PODs are no observed effect levels (NOELs) or lowest observed effect levels (LOELs) from animal studies. Reference lines mark the mean, 95th percentile (p95), and the acceptable daily intake (FDA ADI). PODs are coded to highlight whether the study was conducted before or after 1983, the year the FDA increased the ADI from 20 to 50 mg/kg/day.
Discussion
We describe an approach for integrating nationally representative retail purchasing and consumption datasets with a publicly available ingredient database and concentrations of the artificial sweetener aspartame. To our knowledge, this is the first attempt to use these data sources together to estimate exposure to a food additive.
Consumption of aspartame is widespread with almost two-thirds of the of the US population reporting intake of a product containing aspartame between 2017–2020. Research on aspartame and other nonnutritive sweeteners (NNS) indicates this high prevalence follows a trend of increasing use over time.
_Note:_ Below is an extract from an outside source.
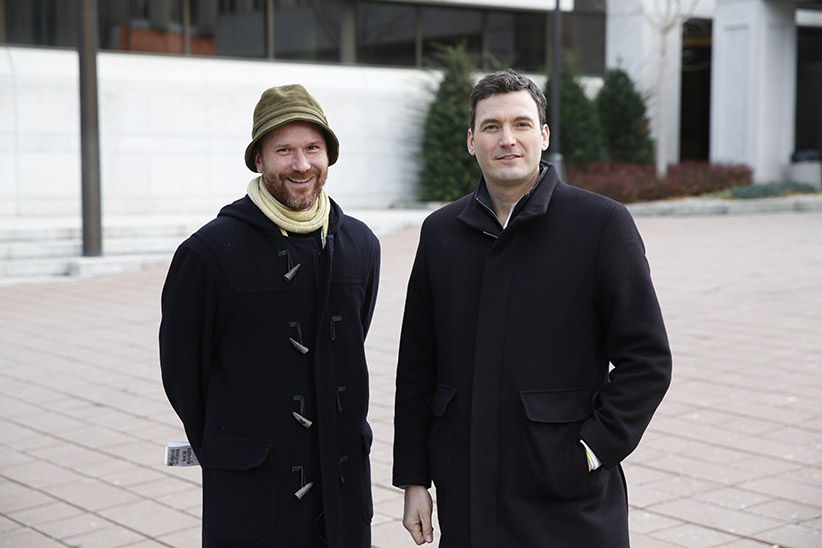 Evan Solomon and Nicolas Kohler talk about the Mike Duffy Trial in Ottawa December 9, 2015. (Blair Gable)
A 1988 consumption analysis using the USDA Continuing Survey of Food Intakes by Individuals, a nutrition survey that preceded NHANES, reported 25% of surveyed women aged 19 to 50 years old consumed aspartame (Table 1). Trend analyses of NNS consumption in the US from 1999 through 2012 found drastic increases in the percentage of adults and children consuming a food, beverage, or packets with NNS. Among children, the prevalence of NNS consumption increased from 6.1% in NHANES cycle 1999–2000 to 25.1% in cycles 2009–2012, and in adults from 18.7% to 41.4% during the same time period [20, 50]. Respondents from NHANES cycles 2009–2012 who were female, obese, non-Hispanic white, or those with higher socioeconomic status were more likely to report consumption of NNS [20]. Our prevalence estimate of 62.6% for the entire population follows this trend of increasing use over time although there were no major differences between adults and children or across demographic subgroups except in six months to five year olds (50.5%) and in non-Hispanic Asians (47.0%).
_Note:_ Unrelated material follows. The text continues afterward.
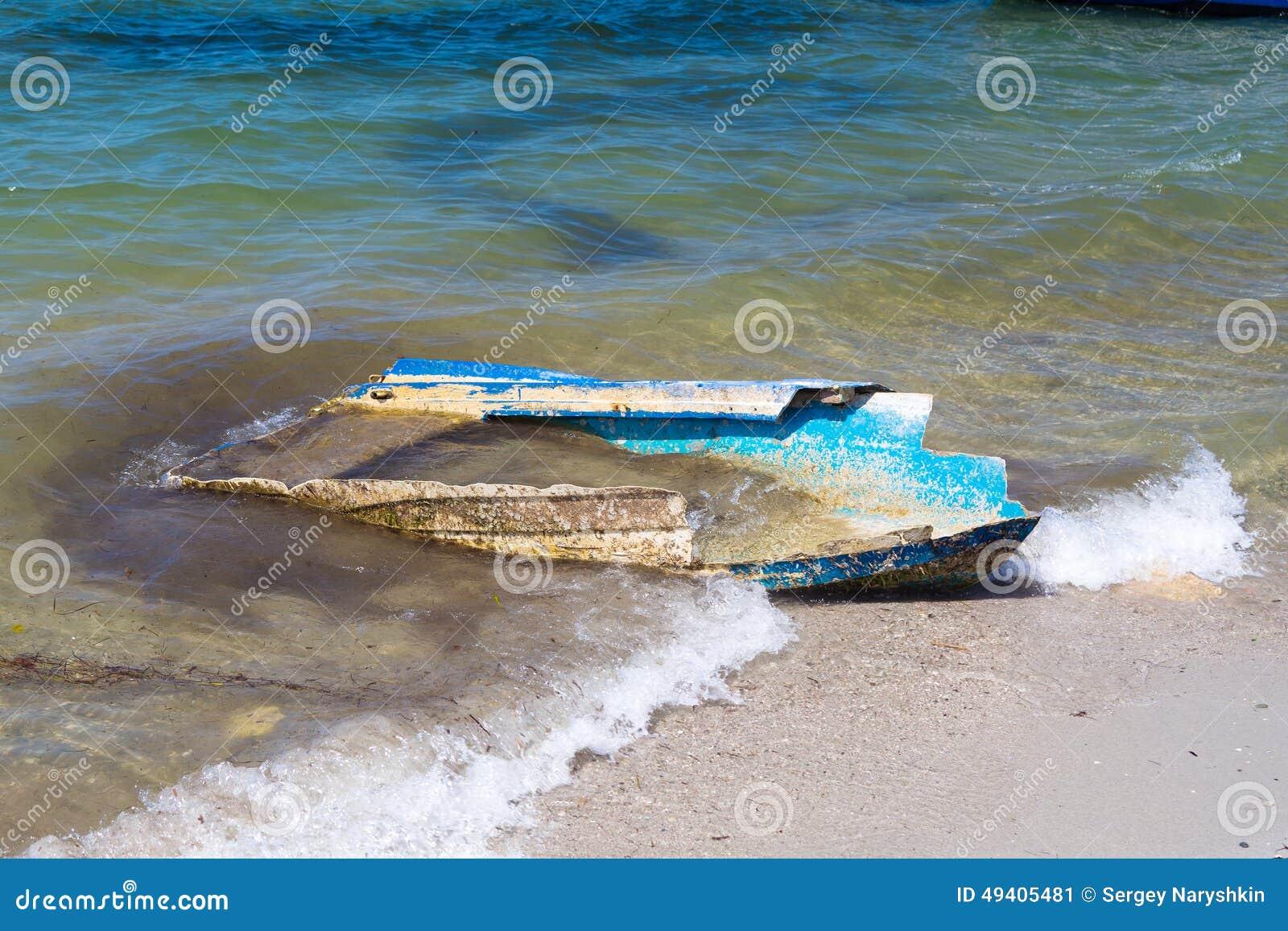 Download Ruiniertes Boot stockbild. Bild von lieferung, ozean - 49405481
The higher prevalence for aspartame exposure is attributed to inclusion of products that are not labeled with terms such as “diet” or “low sugar.” Previous analyses likely underestimated the prevalence of nonnutritive sweetener consumption by selecting foods and beverages from NHANES food codes and FNDDS descriptions with specific adjectives [10, 20]. This analysis used the same method to ensure all food codes with descriptions indicating presence of aspartame were included, but also added food codes that did not contain these terms based on ingredient statements for purchased products. Soft drink manufacturers have been rebranding beverages as “zero sugar” instead of “diet” due to shifts in perceptions of dieting [51], and companies may add NNS to “reduced sugar” foods and beverages to maintain palatability. This may lead to unintentional purchase and consumption of products with NNS that are perceived as healthier choices due to labeling claims [52].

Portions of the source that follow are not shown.